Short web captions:

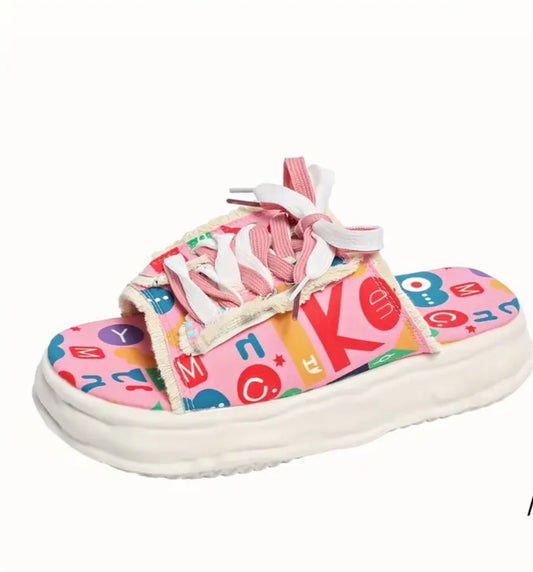 Pink Platform Slides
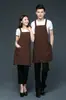 Avental para Mulheres com Impressão de Logotipo Personalizado, Moda para Casa Cozinha Catering Chá de Leite Hot Pot Restaurante Roupa de Trabalho Avental para Homens Sem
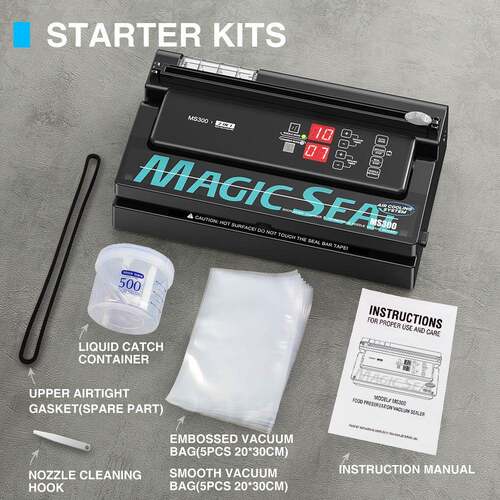 美吉斯MS300-英文版MAGICSEALFOODVACUUMSEALERMACHINENEW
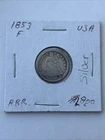 1853 Seated Liberty Silver Dime 10C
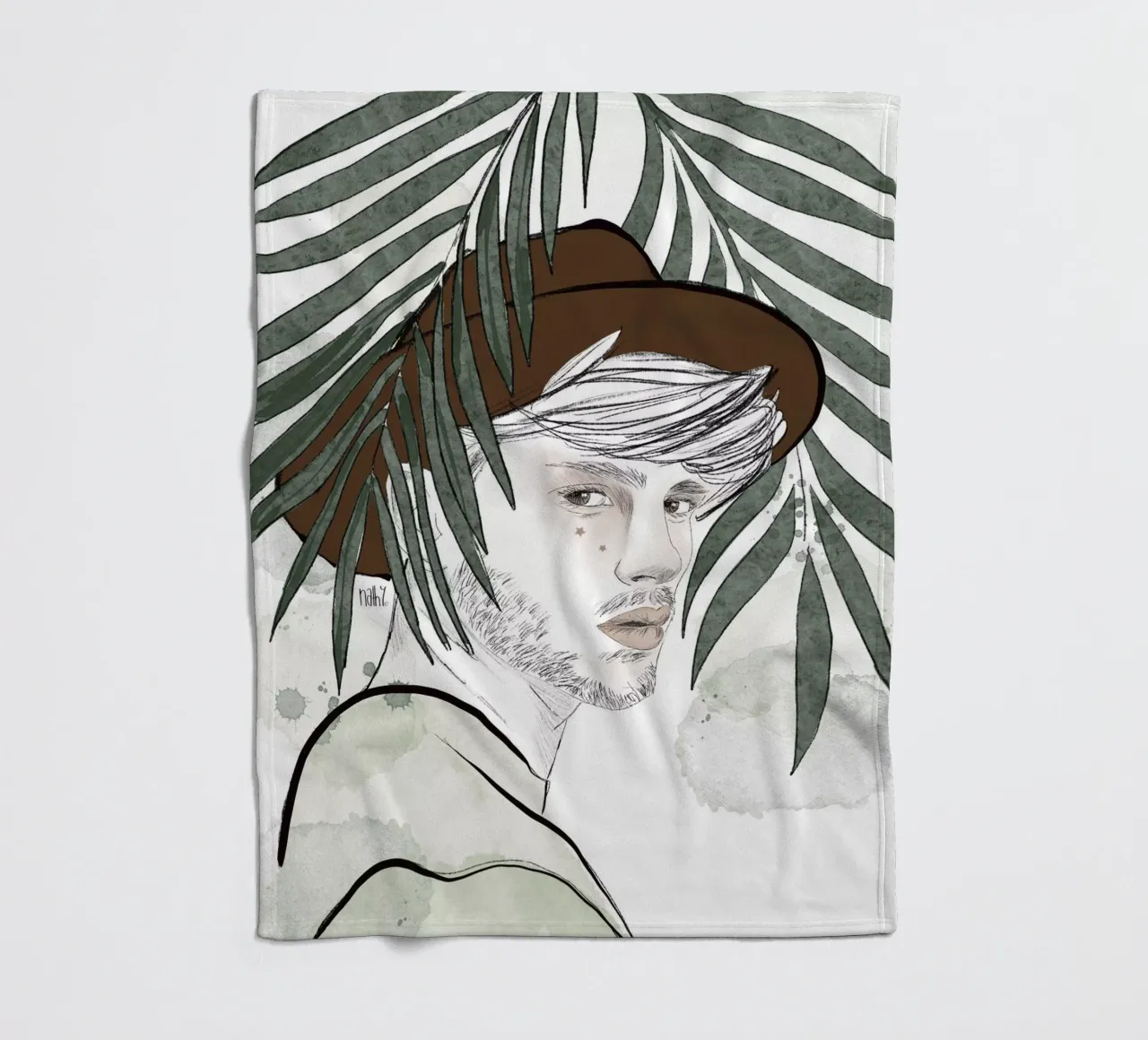 jungle man coperta in pile da Nathys_illustration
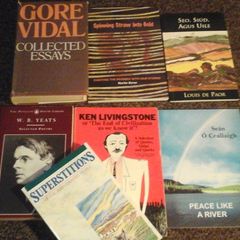 Selection of poetry books.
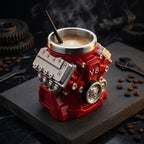 V8 V12 Engine Coffee Mug - Novelty Car Themed Travel Mug for Coffee Lovers Mechanics Men, Hot & Cold, Unique Gift for Boyfriend Father's Day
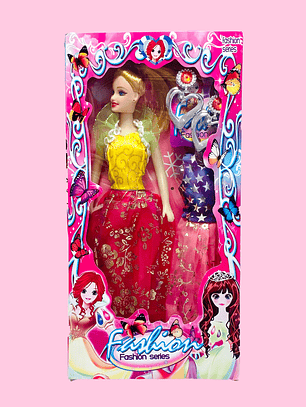 MUÑECA CON ACCESORIOS 6869-3A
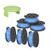 Generep Weed Eater String Trimmer Replacement Spool for Greenworks?0.065 inch Single Line Auto-Feed String 24V and 40V 80V Cordless Trimmer?Spool Model 29252?6 Spools 1 Cap?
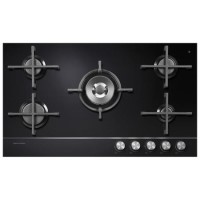 Fisher & Paykel CG905DNGGB1 85359 Designer 90cm Wide Gas-on-Glass 5 Burner Hob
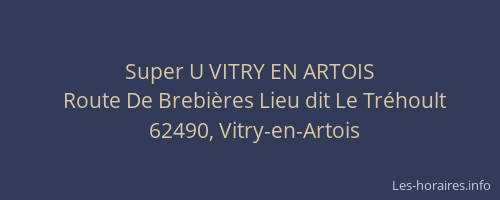 Super U VITRY EN ARTOIS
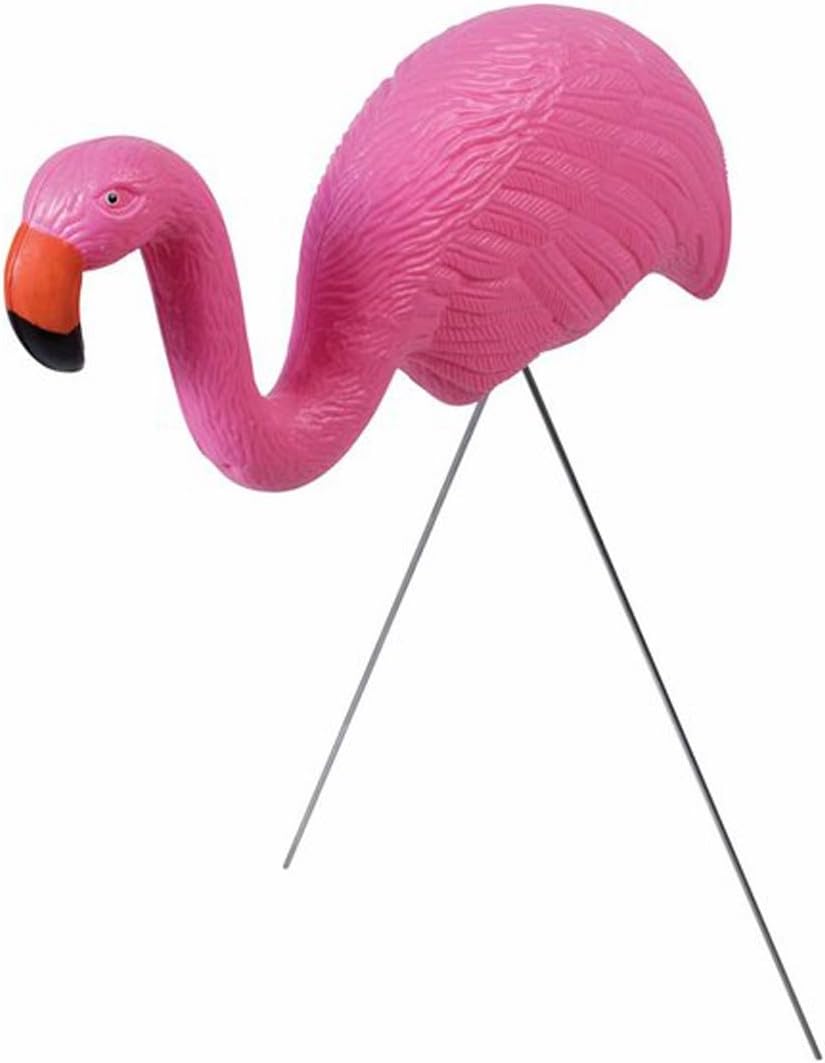 PMU Luau Paradise Lawn Flamingo Decor - Large Flamingo for Lawn & Yard Ornaments - Perfect Outdoor Decor for Luau Tropical Party, Home, Yard, Lawn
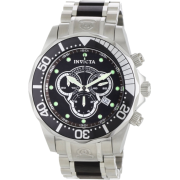 Invicta Men's 0858 II Collection Chronograph Black Wood and Stainless Steel Watch - Watches - $242.85 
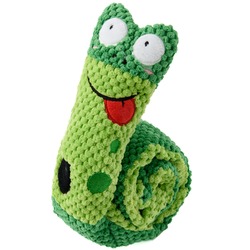 Mr.Kranch игрушка для собак "Червячок" с карманами под лакомство, зеленая - 70 см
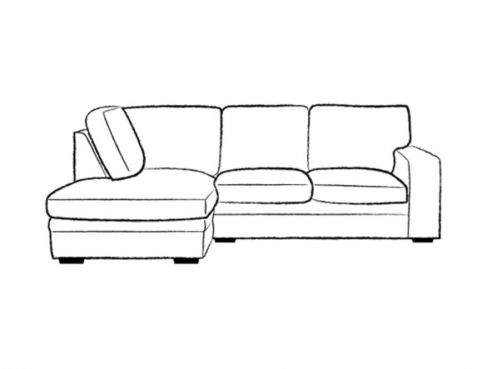 Abbey Fabric 3.5x Chaise Sofa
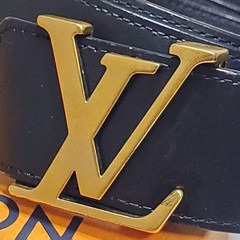 Louis Vuitton Pre-Owned Belt 100 40 Initial Black Gold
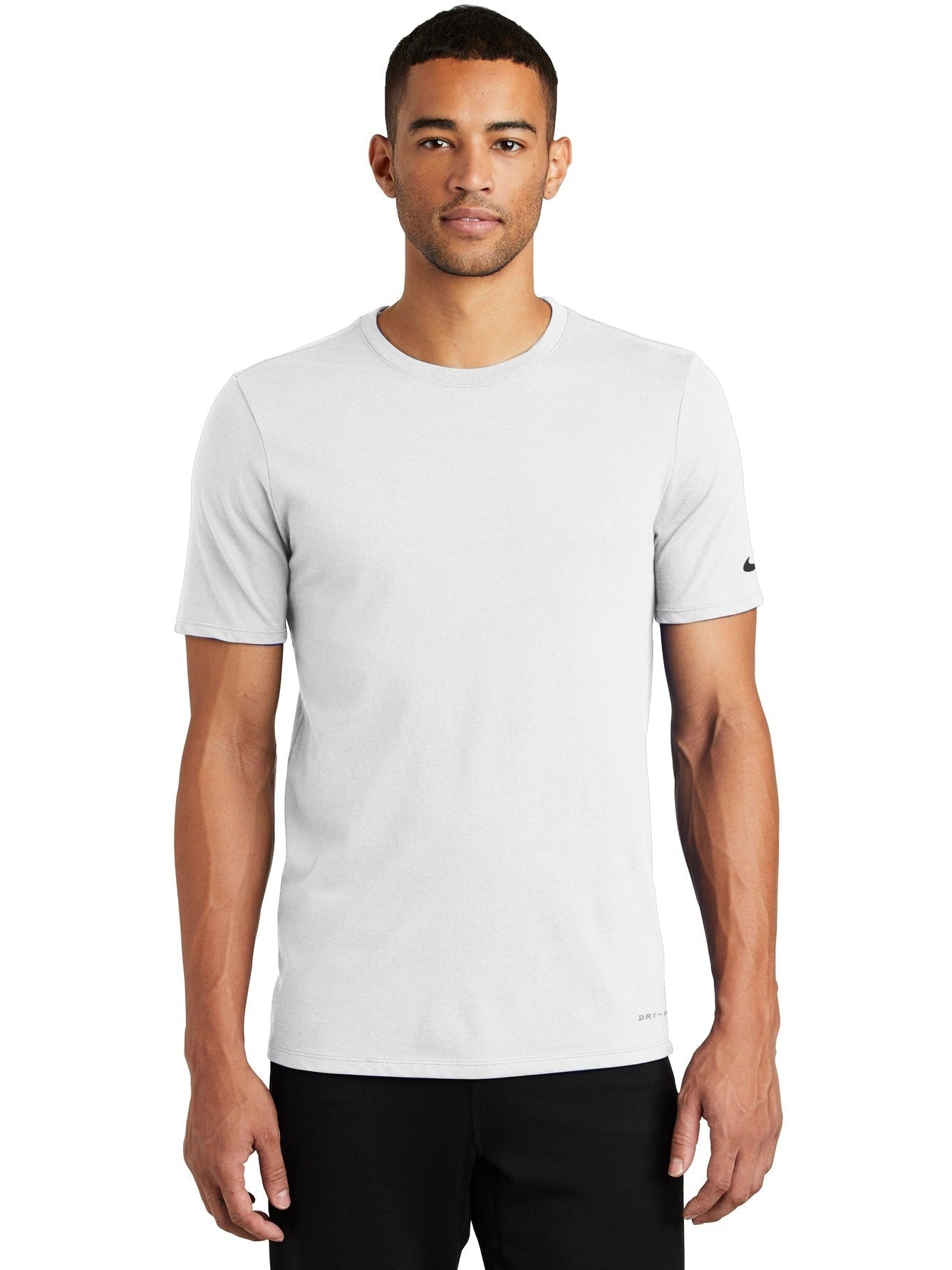 no-logo NIKE Dri-FIT Cotton/Poly Tee-Regular-NIKE-Thread Logic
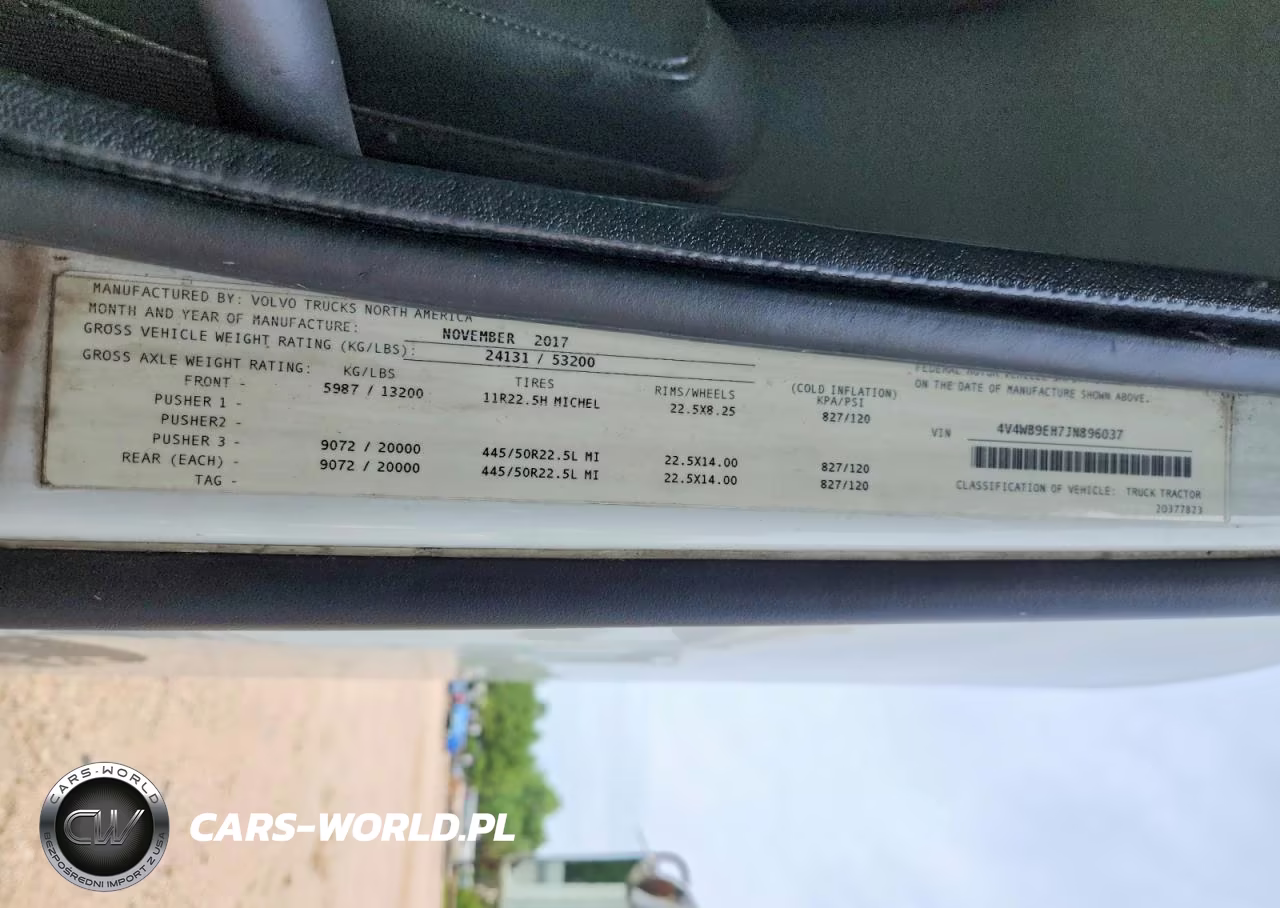 2018 Volvo Vnr VIN:4V4WB9EH7JN896037 - 11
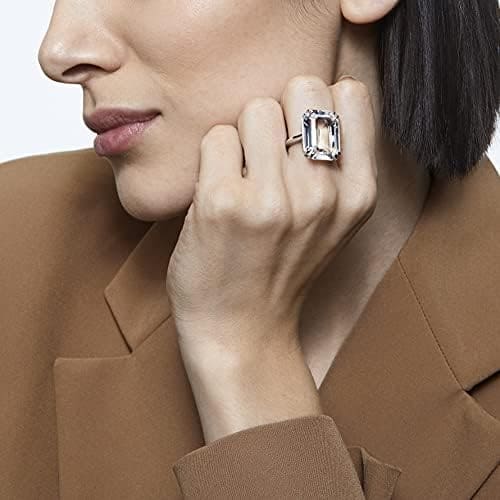 Swarovski Anillo de cóctel Mesmera, Talla octogonal, Blanco, Baño de rodio - Imagen 5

Problem details: In the entries above, find the line containing "Mr.Kranch игрушка для", then please retype it and every line after it through the last, exactly as written, omitting pictures.

Response to this task:
 Mr.Kranch игрушка для собак "Червячок" с карманами под лакомство, зеленая - 70 см
 Abbey Fabric 3.5x Chaise Sofa
 Louis Vuitton Pre-Owned Belt 100 40 Initial Black Gold
 no-logo NIKE Dri-FIT Cotton/Poly Tee-Regular-NIKE-Thread Logic
 2018 Volvo Vnr VIN:4V4WB9EH7JN896037 - 11
 Swarovski Anillo de cóctel Mesmera, Talla octogonal, Blanco, Baño de rodio - Imagen 5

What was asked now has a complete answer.